Here the job is to retype the data word for word while leaving the pictures aside.

————

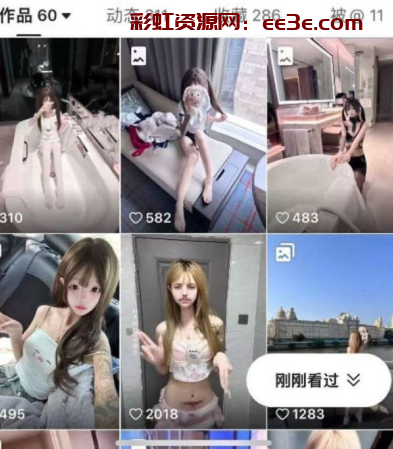 泉州嫩妹 葛俊雅 兼职被曝光！朋友家接单换取收入 网上售卖货自己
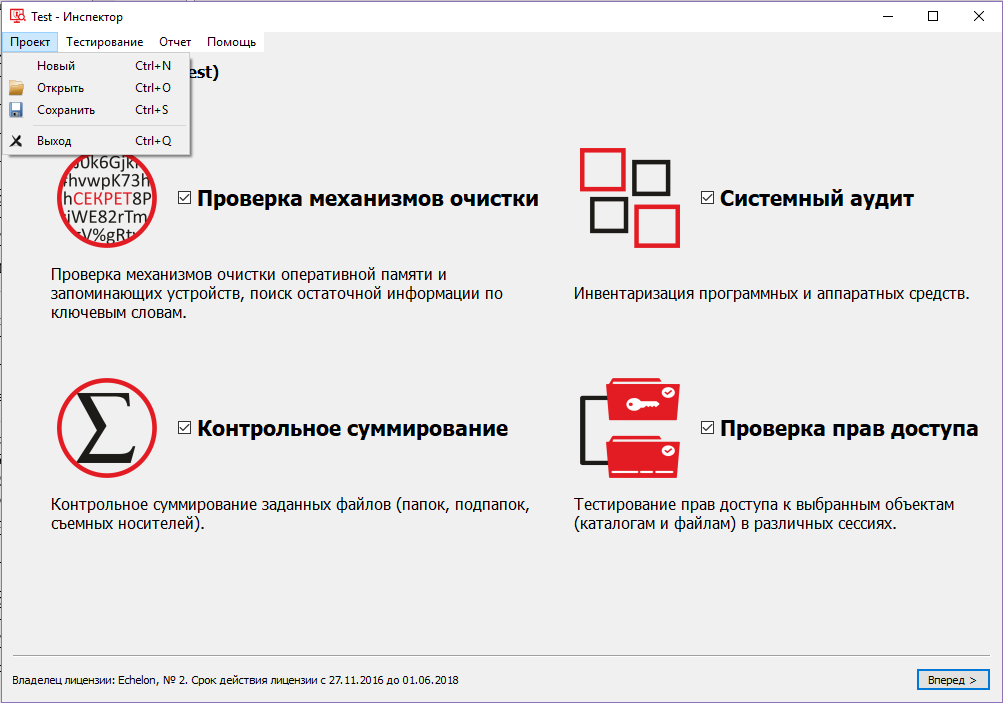 Подменю «Проект»
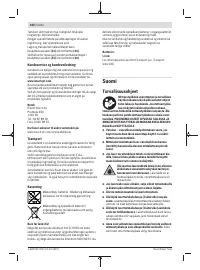 Страница 100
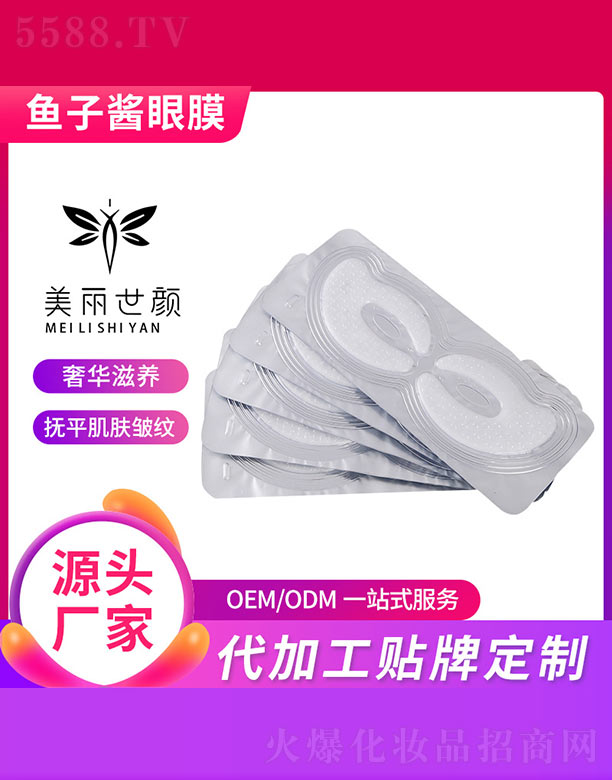 �V����������yƷ���޹�˾���~(y��)���u��Ĥ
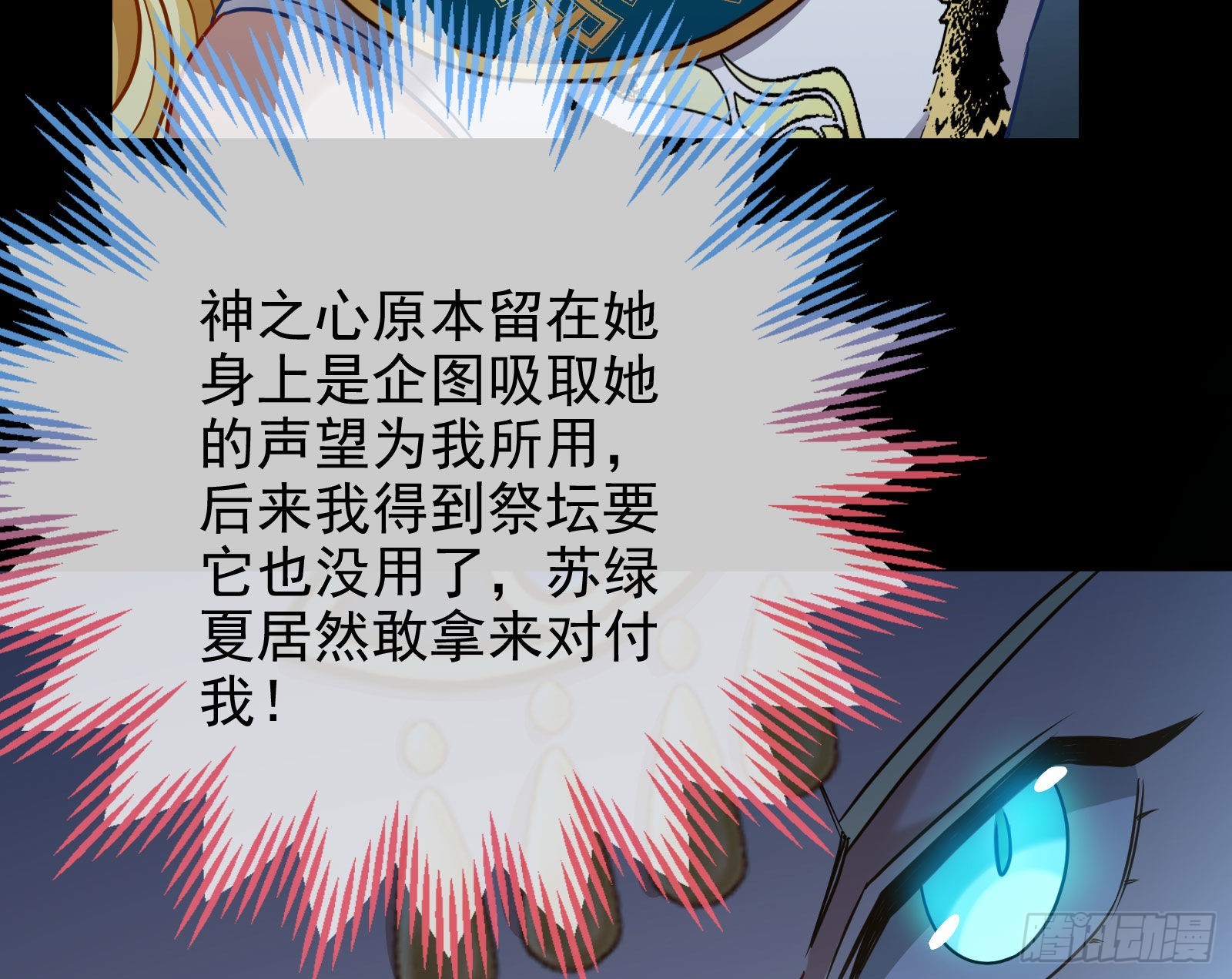 这个国家，不需要神60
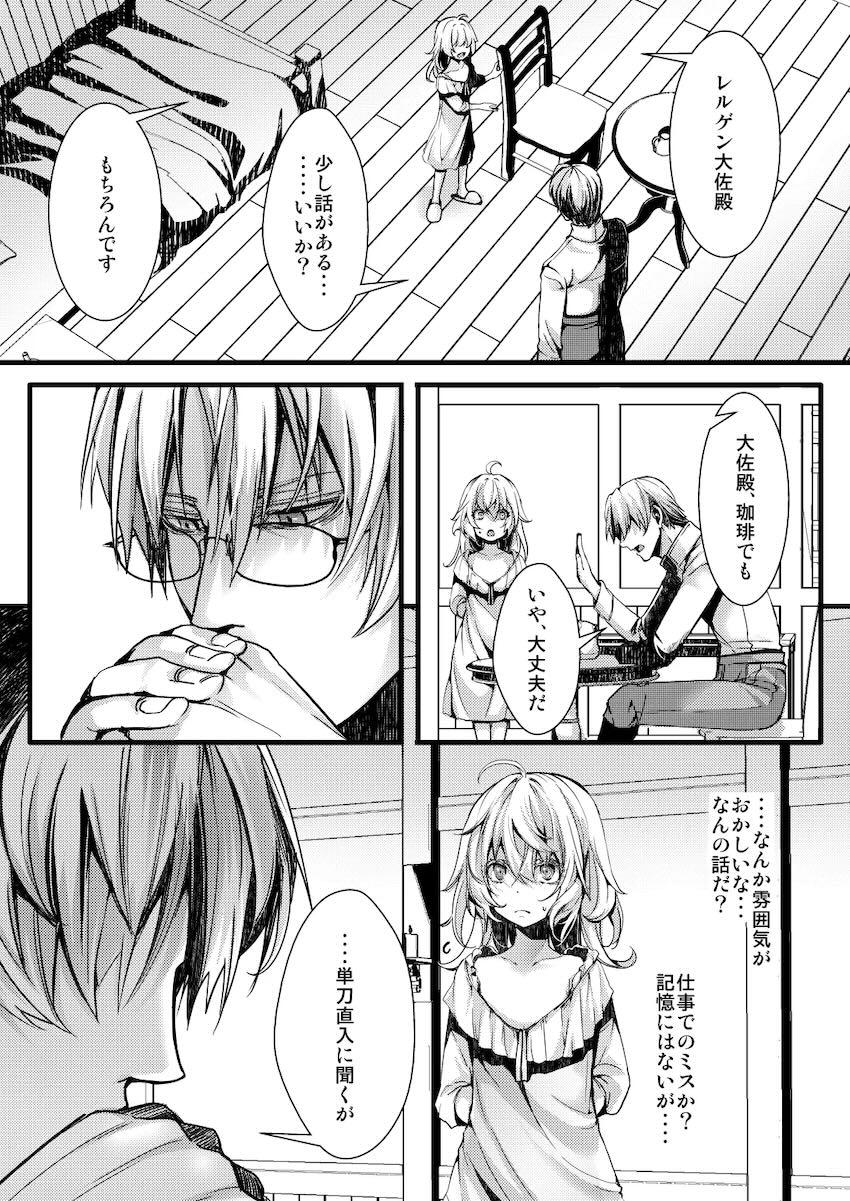ターニャとレルゲンの婚約エッチ <> 033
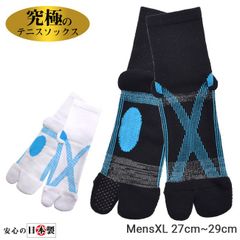 究極のテニスソックス(ショート丈) メンズXL 27-29cm 着圧サポート靴下 立体機能ソックス 足袋 252039996【メール便発送】(252039996)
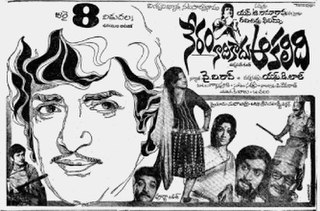 <i>Neram Nadi Kadu Akalidi</i> 1976 film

————

Written solution:
 泉州嫩妹 葛俊雅 兼职被曝光！朋友家接单换取收入 网上售卖货自己
 Подменю «Проект»
 Страница 100
 �V����������yƷ���޹�˾���~(y��)���u��Ĥ
 这个国家，不需要神60
ターニャとレルゲンの婚約エッチ <> 033
 究極のテニスソックス(ショート丈) メンズXL 27-29cm 着圧サポート靴下 立体機能ソックス 足袋 252039996【メール便発送】(252039996)
 <i>Neram Nadi Kadu Akalidi</i> 1976 film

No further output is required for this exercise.